Dynamically scaling peak loads with auto scaling

Scaling servers to handle peak loads reliably and gracefully.

Aradhya Tripathi

30 January 2026

min read

We are now autoscaling in Mumbai!

Imagine running a server that is designed to handle peak loads. During business hours, the system is kept busy by users, justifying the server size. However, outside business hours, usage drops sharply. But server capacity remains the same (unfortunately, so does the bill). Here is an example: You have an online learning platform, and a short exam is scheduled next week. You need extra capacity briefly, but keeping a large server running all the time makes no sense.

When systems slow down under load, the default response is often to upgrade the server plan. More CPU and memory usually fix the immediate issue. But this approach has drawbacks. Planned upgrades require downtime, and they are also more expensive. Once the spike is over, teams often forget to scale down (or maybe just avoid it to prevent another downtime). The server stays over-provisioned, and extra capacity continues to be billed.

In short, plan upgrades are a blunt tool. They trade flexibility for simplicity and don't adapt well to workloads that change over time. To fix this problem, there are ways that enable dynamic adding and dropping of servers, and it is called "auto scaling".

Introducing auto scaling on Frappe Cloud

Our goal was simple: allow application servers to scale up and down exactly when needed.

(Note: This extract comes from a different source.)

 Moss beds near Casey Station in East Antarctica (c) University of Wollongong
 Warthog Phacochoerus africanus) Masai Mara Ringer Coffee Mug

Users should be able to:

Scale based on rules (CPU or memory usage)
Scale on schedule
Manually trigger scaling from the dashboard.

The idea looks straightforward, but building it reliably is not. On Frappe Cloud, sites run on application servers that host one or more benches, and each bench can host multiple sites. Any auto scaling solution had to work within this model.

So, we defined a few core principles early on:

Capacity should be prepared in advance (not created under pressure)
Scaling must not interrupt running sites or background jobs
Additional compute should be billed only for the time it's used
Scale only when required

These constraints shaped every design decision that followed.

1. Preparing capacity in advance

This is the part that differentiates horizontal autoscaling from plan upgrades or vertical scaling. When a user enables autoscaling, we provision a secondary application server upfront. This server remains "stopped" during normal operation and incurs no charges when it's inactive. By preparing capacity ahead of time, we avoid provisioning delays during traffic spikes and ensure the secondary server is fully configured in advance.

Application servers hold everything required to run a site: benches, site data, logs, and files. For horizontal scaling to work, the secondary server must access this data immediately when it starts. Copying or syncing data during a scale event would be slow and unreliable, breaking the promise of zero downtime.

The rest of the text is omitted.